On se lève et on se casse ?

J’ai envoyé des manuscrits pendant 14 ans avant d’être éditée chez Grasset. Celle qui a bien voulu de mon premier texte, c’est Juliette Joste, et celui qui soutiendra avec elle l’édition de mes trois livres, qui croit en ma littérature, c’est Olivier Nora. Bien consciente d’être un poids plume commercial, j’ai bénéficié d’un excellent accueil. J’ai quitté Grasset il y a plus d’un an quand mon éditrice a décidé de partir. J’étais libre de rester, Olivier Nora m’a conseillé de m’en aller avec Juliette pour que je sois mieux protégée. Grâce à lui, l’Iconoclaste a pu racheter le contrat du livre que je viens de publier. J’ai suivi Juliette par loyauté mais aussi parce que je ne suis pas Bolloré-compatible.

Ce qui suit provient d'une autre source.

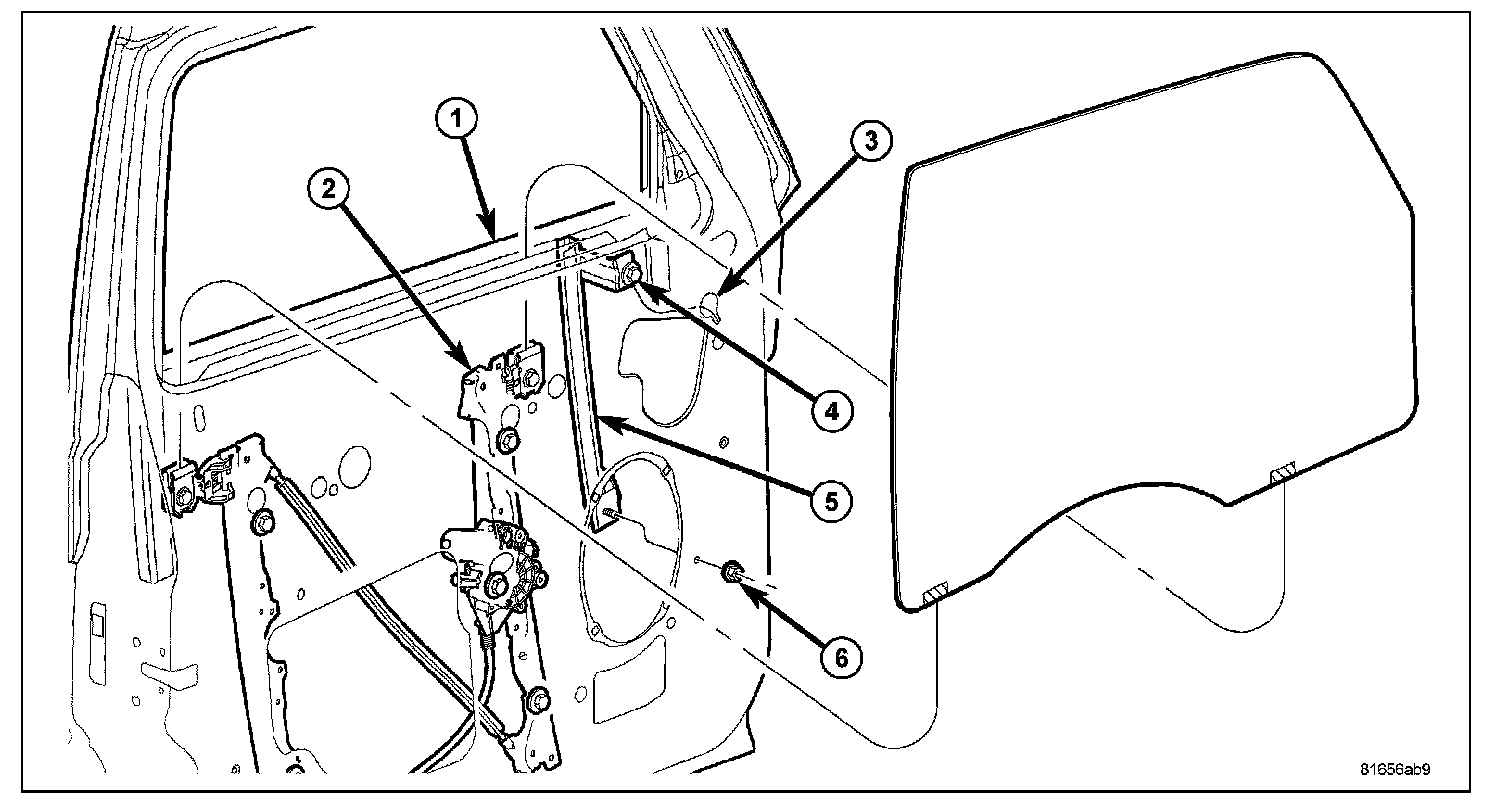 1
2
3
4
5
6
81656ab9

Je ferai ce qu’il faut pour reprendre les droits de ces trois livres. Aujourd’hui, je pense aux auteurs non bankables qui n’ont pas de plan B. Je pense à ceux qui ont un contrat en cours, à ceux qui se réjouissaient de la sortie de leur livre dans les mois à venir. Surtout, je pense au personnel de Grasset, pris au piège salarial : ce séisme va impacter leur vie avec violence.

Ce dont je rêve ?

Que ce sursaut permette la création de modèles économiques différents, favorables à la pluralité de l’art et à la survie de tous ceux qui participent à la chaîne du livre ; qu’une résistance puisse s’organiser avec des alliances, des mutualisations pour renforcer les maisons d’édition indépendantes et pour lutter contre la loi du marché, idéologie favorite de l’extrême droite. Ne la voyez-vous pas hurler à son amour du drâapeau, de la Fraance et de la civiliisation en détruisant un des lieux majeurs de la littérature française — littérature dont je fais partie, n’en déplaise à… Pour l’heure, Bolloré possède les droits de mes livres mais je n’appartiens à personne, ni aucun de mes livres à venir.

Je suis à la littérature.

*romancière et dramaturge. Son dernier livre, La sentinelle qu’on ne relève jamais, est sorti début avril chez l’Iconoclaste.